Each file fires its own `ParseCompleted` event as it finishes, so your published listener
handles results the same way whether you submitted one file or ten thousand.

> Submitting **thousands** at once? Wrap the `->parse()` call in your own queued job so the
> submissions run in the background with retries.

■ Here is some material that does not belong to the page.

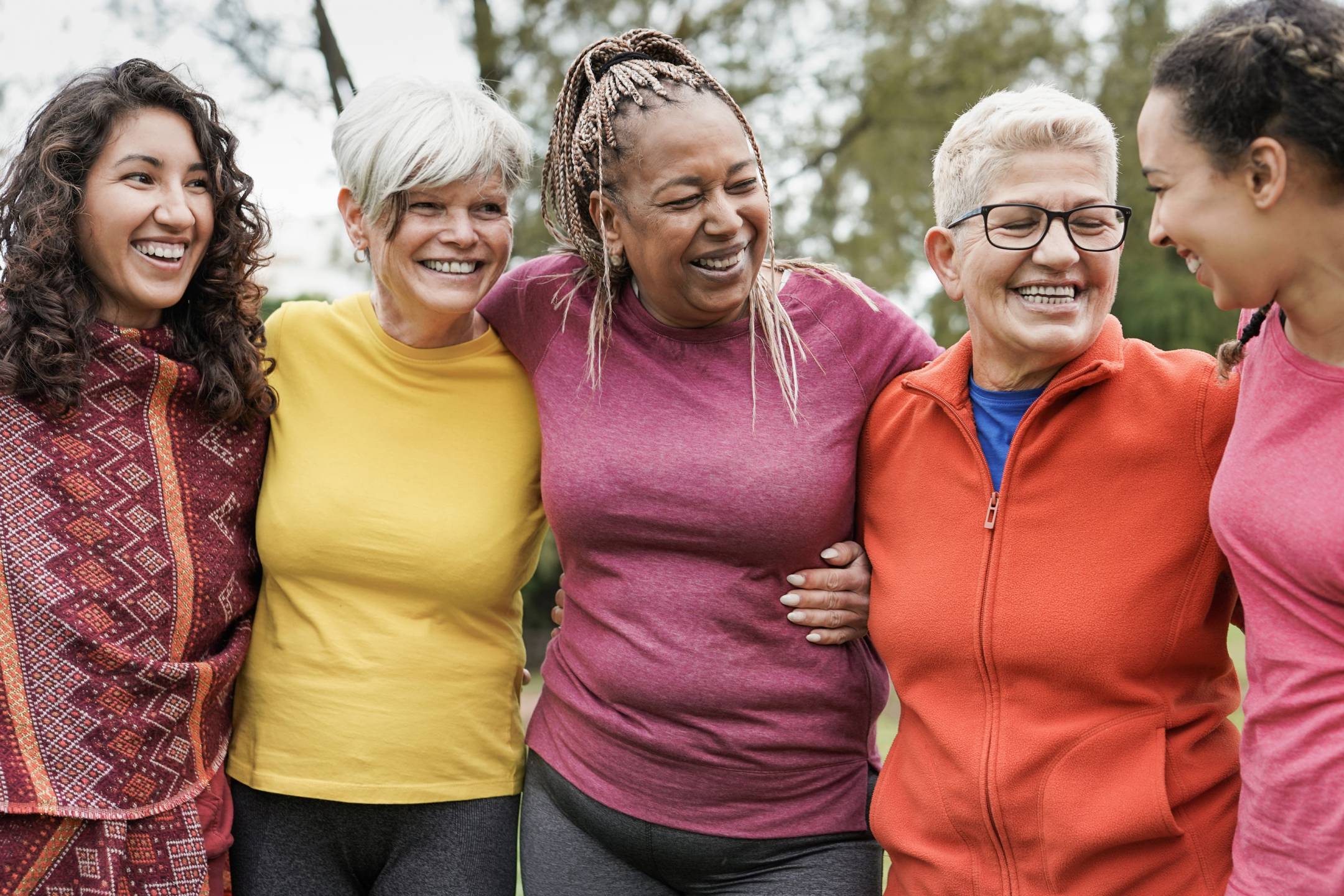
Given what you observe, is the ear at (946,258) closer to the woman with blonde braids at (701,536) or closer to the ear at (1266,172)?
the woman with blonde braids at (701,536)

The SDK doesn't force a queue; it's your call.

## Options

Chain options before `->parse()`:

```php
$parse = Parse::file($path)
    ->for($document)         // associate with one of your models, handed back in the event
    ->withMeta([...])        // attach arbitrary scalar context, handed back in the event
    ->ocr(true)              // force OCR (auto-detected by default for scanned PDFs)
    ->ocrLanguage('spa')     // OCR language(s) for scanned PDFs, e.g. 'spa' or 'eng+fra'
    ->pages('1-20')          // only these pages
    ->frontmatter(true)      // prepend YAML frontmatter (author, dates, page count)
    ->to('out/foo.md')       // override output path (default: parsed/<source>.md, e.g. parsed/contracts/foo.pdf.md)
    ->parse();
```

> Options apply where they fit the format: `ocr()` and `ocrLanguage()` affect PDFs, and `pages()`
> works on paginated formats (PDF, PowerPoint, spreadsheets).